[Rows from a dataset]
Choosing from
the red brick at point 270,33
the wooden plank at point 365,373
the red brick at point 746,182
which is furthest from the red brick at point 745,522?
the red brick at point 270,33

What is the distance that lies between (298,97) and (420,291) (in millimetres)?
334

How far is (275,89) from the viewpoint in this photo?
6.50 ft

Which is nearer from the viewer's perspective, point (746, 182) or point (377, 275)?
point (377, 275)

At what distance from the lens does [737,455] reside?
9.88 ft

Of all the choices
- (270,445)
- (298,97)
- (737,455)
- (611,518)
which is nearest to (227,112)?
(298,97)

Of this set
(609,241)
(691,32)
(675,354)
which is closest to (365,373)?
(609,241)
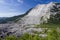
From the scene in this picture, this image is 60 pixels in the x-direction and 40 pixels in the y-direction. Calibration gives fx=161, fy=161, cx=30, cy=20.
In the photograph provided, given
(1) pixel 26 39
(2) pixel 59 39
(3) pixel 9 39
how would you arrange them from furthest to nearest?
(1) pixel 26 39 < (3) pixel 9 39 < (2) pixel 59 39

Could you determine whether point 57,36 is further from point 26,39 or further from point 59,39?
point 26,39

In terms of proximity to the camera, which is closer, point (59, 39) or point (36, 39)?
point (59, 39)

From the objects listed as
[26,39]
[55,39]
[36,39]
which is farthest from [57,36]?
[26,39]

> _GIVEN INSTRUCTION_
Copy out every line of the records above word for word, leaving out the pictures.

> _OUTPUT FOR THIS EXERCISE_
Choosing from
the red brick at point 270,33
the wooden plank at point 365,373
the red brick at point 746,182
which is furthest from the red brick at point 745,522?
the red brick at point 270,33

What is the distance that lies between (298,97) and (420,291) (in millimetres)?
334

How far is (275,89) from the viewpoint in this photo?
6.50 ft

Which is nearer from the viewer's perspective, point (746, 182) or point (377, 275)?
point (377, 275)

At what distance from the lens does [737,455] reside?
9.88 ft

Of all the choices
- (270,445)
- (298,97)
- (737,455)
- (611,518)
which is nearest to (227,112)?
(298,97)

Of this set
(609,241)
(691,32)
(675,354)
which is closest to (365,373)?
(609,241)
From the scene in this picture, this image is 60 pixels in the x-direction and 40 pixels in the y-direction. Calibration gives fx=161, fy=161, cx=30, cy=20.
In the photograph provided, given
(1) pixel 26 39
(2) pixel 59 39
(3) pixel 9 39
how would you arrange them from furthest to nearest?
(1) pixel 26 39 < (3) pixel 9 39 < (2) pixel 59 39

Could you determine whether point 57,36 is further from point 26,39 or further from point 59,39?
point 26,39

In terms of proximity to the camera, which is closer, point (59, 39) or point (36, 39)?
point (59, 39)

From the objects listed as
[26,39]
[55,39]
[36,39]
which is farthest from [57,36]?
[26,39]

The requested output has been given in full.